Nehmen wir an, Du möchtest wissen, wie man Illustrator:in für einen Verlag wird. Es kann zwar ein paar Jahre dauern, bis Du einen dieser Jobs bekommst, aber es ist tatsächlich gar nicht so schwierig, geringbezahlte Jobs zu bekommen, für die man keine Unmengen an Erfahrung braucht. Das Problem daran ist, dass man extrem einfach in diese Art Jobs reinrutscht. Und ehe Du Dich versiehst, hast Du ein Portfolio voller Illustrationen, die zwar gut sind, aber nicht unbedingt das sind, was Du langfristig machen möchtest.

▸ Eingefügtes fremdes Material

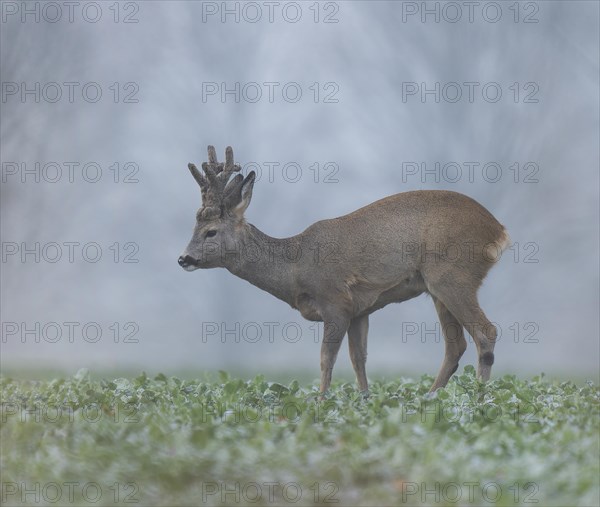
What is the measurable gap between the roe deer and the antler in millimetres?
11

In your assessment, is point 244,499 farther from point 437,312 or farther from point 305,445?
point 437,312

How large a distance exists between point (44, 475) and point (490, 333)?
6362 millimetres

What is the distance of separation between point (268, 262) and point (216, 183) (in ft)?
3.60

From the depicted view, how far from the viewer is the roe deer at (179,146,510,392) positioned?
10.9m

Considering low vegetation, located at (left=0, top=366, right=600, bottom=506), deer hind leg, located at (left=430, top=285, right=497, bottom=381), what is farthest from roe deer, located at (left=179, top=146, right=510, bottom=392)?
low vegetation, located at (left=0, top=366, right=600, bottom=506)

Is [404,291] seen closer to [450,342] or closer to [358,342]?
[450,342]

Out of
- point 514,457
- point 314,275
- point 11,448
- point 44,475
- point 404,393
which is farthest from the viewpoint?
Result: point 314,275

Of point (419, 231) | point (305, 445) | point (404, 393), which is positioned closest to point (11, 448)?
point (305, 445)

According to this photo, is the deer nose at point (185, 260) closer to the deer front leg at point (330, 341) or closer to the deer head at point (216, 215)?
the deer head at point (216, 215)

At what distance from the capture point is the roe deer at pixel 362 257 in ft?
35.6

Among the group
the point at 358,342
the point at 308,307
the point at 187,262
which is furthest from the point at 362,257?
the point at 187,262

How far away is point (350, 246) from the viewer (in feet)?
36.7

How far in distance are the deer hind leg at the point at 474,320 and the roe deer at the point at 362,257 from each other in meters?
0.01

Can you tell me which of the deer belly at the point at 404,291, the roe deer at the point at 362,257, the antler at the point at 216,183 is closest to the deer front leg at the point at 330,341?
the roe deer at the point at 362,257
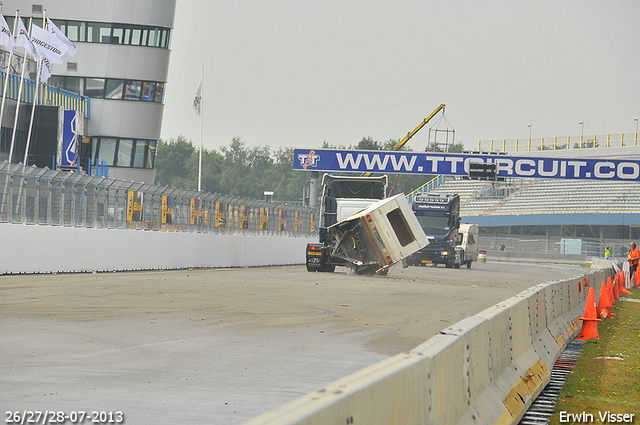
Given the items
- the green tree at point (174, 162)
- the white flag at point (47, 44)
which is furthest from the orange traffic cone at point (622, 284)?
the green tree at point (174, 162)

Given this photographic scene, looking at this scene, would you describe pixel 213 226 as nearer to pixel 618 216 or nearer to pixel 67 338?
pixel 67 338

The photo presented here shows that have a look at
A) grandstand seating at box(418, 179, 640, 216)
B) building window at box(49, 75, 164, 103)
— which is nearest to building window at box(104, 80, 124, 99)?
building window at box(49, 75, 164, 103)

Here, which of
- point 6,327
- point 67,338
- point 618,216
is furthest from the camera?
point 618,216

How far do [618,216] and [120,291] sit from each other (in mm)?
71749

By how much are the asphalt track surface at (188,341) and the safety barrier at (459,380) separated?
1.67 metres

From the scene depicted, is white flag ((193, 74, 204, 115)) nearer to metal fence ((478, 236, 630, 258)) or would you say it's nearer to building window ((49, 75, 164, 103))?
building window ((49, 75, 164, 103))

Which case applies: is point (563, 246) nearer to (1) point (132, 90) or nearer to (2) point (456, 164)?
(2) point (456, 164)

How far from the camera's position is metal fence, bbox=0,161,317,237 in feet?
73.3

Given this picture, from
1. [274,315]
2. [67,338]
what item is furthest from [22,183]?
[67,338]

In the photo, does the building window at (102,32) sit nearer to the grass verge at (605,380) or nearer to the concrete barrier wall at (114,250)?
the concrete barrier wall at (114,250)

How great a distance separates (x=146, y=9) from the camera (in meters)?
54.2

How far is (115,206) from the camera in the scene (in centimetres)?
2672

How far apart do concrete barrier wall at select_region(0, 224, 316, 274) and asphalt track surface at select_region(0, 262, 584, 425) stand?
1491 mm

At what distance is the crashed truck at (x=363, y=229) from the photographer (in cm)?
2956
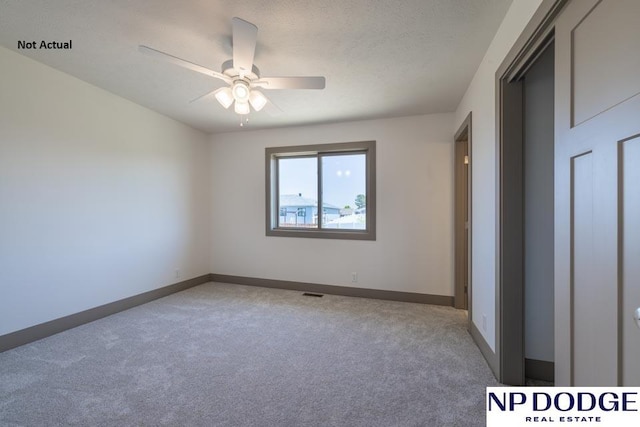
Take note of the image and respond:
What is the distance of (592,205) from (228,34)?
241 cm

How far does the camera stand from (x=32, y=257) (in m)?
2.57

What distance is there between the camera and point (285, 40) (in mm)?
2156

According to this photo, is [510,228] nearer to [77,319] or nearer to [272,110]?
[272,110]

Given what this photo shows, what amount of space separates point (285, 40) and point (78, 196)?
8.88ft

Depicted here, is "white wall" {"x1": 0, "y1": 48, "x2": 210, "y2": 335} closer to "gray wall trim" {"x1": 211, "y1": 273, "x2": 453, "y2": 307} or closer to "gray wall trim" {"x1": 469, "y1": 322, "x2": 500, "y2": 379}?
"gray wall trim" {"x1": 211, "y1": 273, "x2": 453, "y2": 307}

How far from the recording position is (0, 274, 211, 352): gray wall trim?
2.44 metres

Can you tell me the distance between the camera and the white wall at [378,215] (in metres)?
3.68

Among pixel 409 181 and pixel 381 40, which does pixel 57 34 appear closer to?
pixel 381 40

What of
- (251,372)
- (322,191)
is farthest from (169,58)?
(322,191)

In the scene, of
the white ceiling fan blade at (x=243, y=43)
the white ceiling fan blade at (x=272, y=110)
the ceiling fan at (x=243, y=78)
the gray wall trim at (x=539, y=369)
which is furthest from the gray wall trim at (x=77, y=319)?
the gray wall trim at (x=539, y=369)

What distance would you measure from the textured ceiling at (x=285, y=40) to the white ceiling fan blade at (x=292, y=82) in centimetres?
30

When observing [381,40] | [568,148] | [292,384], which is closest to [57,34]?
[381,40]

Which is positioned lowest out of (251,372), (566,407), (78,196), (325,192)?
(251,372)

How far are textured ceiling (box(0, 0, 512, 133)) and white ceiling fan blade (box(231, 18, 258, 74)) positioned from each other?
242mm
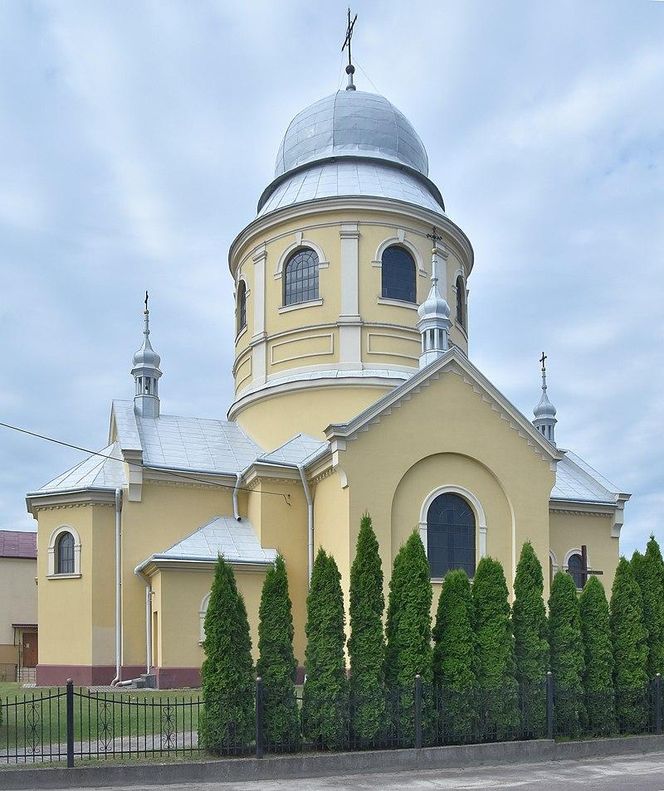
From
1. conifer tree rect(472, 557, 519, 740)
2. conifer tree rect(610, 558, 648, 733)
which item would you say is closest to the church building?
conifer tree rect(610, 558, 648, 733)

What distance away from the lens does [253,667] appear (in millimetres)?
11742

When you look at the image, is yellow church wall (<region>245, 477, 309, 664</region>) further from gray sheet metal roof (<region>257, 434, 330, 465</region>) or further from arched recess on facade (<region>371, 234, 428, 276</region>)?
arched recess on facade (<region>371, 234, 428, 276</region>)

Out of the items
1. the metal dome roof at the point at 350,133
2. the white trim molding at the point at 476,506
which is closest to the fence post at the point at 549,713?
the white trim molding at the point at 476,506

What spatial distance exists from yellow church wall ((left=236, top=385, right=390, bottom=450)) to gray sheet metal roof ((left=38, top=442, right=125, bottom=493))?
3.59 meters

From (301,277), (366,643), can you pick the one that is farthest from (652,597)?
(301,277)

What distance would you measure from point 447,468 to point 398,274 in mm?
6315

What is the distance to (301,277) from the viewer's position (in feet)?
78.0

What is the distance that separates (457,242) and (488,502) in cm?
824

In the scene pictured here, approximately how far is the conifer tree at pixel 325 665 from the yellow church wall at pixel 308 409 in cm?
1006

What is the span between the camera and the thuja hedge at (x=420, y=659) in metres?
11.6

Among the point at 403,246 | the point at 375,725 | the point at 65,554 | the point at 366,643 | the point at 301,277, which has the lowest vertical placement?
the point at 375,725

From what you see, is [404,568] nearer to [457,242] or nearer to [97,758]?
[97,758]

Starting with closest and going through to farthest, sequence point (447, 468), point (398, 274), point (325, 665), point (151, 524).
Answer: point (325, 665) < point (447, 468) < point (151, 524) < point (398, 274)

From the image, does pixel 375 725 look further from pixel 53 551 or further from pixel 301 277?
pixel 301 277
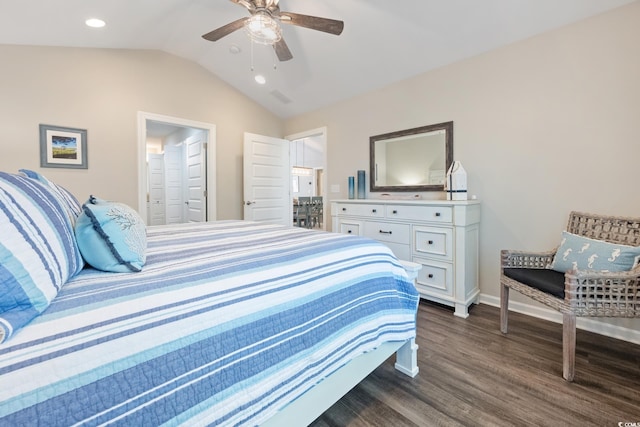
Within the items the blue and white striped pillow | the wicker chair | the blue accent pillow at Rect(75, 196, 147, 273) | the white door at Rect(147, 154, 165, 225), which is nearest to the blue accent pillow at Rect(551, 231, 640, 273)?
the wicker chair

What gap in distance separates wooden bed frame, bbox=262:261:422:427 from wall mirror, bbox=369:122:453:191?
1.69 meters

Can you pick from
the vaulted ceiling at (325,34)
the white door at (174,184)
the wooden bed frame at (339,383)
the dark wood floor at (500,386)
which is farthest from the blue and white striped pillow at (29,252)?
the white door at (174,184)

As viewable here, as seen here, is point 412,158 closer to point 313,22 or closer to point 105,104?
point 313,22

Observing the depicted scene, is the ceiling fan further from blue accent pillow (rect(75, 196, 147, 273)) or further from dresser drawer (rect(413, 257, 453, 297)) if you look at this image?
dresser drawer (rect(413, 257, 453, 297))

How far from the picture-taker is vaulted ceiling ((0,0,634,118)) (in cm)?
219

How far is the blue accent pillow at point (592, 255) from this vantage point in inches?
66.1

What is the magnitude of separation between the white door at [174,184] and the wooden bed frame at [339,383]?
15.9 ft

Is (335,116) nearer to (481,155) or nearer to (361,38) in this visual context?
(361,38)

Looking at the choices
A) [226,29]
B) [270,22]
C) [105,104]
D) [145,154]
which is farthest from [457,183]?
[105,104]

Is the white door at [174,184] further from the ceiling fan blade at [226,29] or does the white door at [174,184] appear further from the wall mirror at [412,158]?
the wall mirror at [412,158]

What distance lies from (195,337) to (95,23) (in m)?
3.27

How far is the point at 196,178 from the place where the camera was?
4309 mm

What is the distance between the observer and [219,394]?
2.41ft

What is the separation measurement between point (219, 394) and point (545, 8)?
10.4 ft
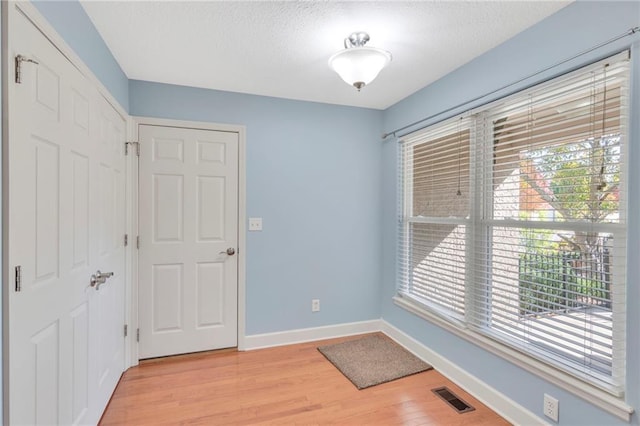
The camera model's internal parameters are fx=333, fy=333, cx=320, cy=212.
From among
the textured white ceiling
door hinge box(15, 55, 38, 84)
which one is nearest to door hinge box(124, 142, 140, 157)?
the textured white ceiling

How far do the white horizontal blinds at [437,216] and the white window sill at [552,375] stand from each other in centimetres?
16

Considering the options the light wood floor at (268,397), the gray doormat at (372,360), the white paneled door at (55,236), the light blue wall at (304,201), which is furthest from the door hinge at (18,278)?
the gray doormat at (372,360)

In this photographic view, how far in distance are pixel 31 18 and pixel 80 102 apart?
51 centimetres

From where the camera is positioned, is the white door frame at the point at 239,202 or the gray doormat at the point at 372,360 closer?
the gray doormat at the point at 372,360

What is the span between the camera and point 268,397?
2.34 metres

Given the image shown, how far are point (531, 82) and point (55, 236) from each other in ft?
8.58

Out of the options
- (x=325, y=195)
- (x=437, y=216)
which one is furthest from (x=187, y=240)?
(x=437, y=216)

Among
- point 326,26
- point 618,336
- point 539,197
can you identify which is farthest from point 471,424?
point 326,26

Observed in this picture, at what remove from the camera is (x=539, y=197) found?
6.42 ft

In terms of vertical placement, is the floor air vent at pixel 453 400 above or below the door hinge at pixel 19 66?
below

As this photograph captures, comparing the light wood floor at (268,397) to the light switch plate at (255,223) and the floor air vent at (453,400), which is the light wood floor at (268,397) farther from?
the light switch plate at (255,223)

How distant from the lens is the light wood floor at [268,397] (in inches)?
82.8

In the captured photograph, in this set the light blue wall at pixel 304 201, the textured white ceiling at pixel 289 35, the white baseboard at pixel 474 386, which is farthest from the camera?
the light blue wall at pixel 304 201

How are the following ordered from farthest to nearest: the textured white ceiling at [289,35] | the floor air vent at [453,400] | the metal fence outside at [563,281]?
the floor air vent at [453,400]
the textured white ceiling at [289,35]
the metal fence outside at [563,281]
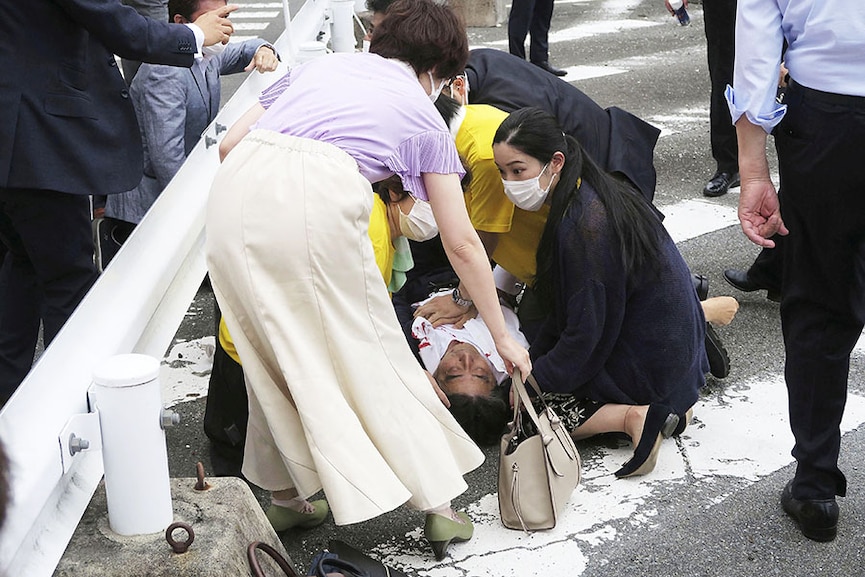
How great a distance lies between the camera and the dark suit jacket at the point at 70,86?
122 inches

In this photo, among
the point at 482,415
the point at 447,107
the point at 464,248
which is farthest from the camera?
the point at 447,107

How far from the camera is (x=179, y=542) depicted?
2.41m

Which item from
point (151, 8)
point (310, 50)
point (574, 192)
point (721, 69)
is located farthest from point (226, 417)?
point (721, 69)

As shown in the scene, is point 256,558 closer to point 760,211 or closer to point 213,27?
point 760,211

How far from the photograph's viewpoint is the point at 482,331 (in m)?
4.09

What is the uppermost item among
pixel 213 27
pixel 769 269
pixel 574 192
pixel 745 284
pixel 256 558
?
pixel 213 27

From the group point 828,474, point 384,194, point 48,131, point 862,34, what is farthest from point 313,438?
point 862,34

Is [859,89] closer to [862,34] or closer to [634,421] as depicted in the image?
[862,34]

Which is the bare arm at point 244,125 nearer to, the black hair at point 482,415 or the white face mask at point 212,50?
the white face mask at point 212,50

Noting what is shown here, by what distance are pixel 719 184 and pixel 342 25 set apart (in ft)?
8.03

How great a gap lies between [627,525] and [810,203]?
1089 mm

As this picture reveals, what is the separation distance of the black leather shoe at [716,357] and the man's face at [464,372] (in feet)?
2.70

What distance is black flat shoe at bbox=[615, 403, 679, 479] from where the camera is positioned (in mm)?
3490

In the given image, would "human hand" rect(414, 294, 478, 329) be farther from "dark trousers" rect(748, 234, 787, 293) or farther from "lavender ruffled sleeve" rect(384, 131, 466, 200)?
"dark trousers" rect(748, 234, 787, 293)
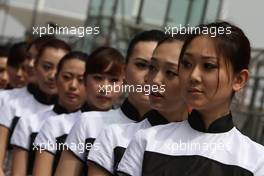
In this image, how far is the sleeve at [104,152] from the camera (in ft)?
8.16

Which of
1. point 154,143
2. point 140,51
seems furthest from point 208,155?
point 140,51

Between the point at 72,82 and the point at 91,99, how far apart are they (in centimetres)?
38

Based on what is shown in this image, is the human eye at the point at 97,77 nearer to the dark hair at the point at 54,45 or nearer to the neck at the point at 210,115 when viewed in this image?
the dark hair at the point at 54,45

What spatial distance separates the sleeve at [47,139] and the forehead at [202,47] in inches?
54.9

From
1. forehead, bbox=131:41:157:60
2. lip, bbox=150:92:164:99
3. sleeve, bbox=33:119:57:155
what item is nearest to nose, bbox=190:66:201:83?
lip, bbox=150:92:164:99

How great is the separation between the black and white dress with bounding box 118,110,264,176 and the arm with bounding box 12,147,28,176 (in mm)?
1515

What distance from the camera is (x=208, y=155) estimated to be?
2033mm

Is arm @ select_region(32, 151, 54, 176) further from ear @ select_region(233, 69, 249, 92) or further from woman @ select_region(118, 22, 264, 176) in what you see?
ear @ select_region(233, 69, 249, 92)

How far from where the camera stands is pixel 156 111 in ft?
8.07

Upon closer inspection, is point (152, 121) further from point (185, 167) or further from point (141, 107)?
point (185, 167)

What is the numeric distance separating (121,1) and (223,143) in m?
7.16

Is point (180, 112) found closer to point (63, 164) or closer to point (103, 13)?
point (63, 164)

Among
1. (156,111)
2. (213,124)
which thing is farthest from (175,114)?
(213,124)

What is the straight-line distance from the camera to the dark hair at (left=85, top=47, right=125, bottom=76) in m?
3.16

Natürlich ist es nicht schlecht, am Anfang einige suboptimal bezahlte Jobs anzunehmen. Aber in diesem Stadium ist es genauso wichtig, Dir Zeit zu nehmen, um Sachen zu zeichnen, mit denen Du Dein Portfolio aufbauen kannst – wenn der:die ideale Kund:in kommt, bist Du bereit, ihn:sie zu beeindrucken.

Schritt 3: Vernetz Dich mit anderen Illustrator:innen, statt Dich mit Ihnen zu vergleichen

Du willst ein paar tolle Beispiele für Buchillustrationen sehen? Geh in eine Bücherhandlung. Dort wirst Du unzählige, wirklich beeidruckende Illustrationen verschiedenster Bücher finden. Gerade am Anfang kannst Du eine Menge Inspiration aus der Arbeit von Kolleg:innen schöpfen.

Aber es man fängt auch schnell an, sich mit anderen Illustrator:innen zu vergleichen. Anstatt in diese Falle zu tappen, solltest Du Dich darauf konzentrieren, Dich mit Deinen Kollegen zu vernetzen.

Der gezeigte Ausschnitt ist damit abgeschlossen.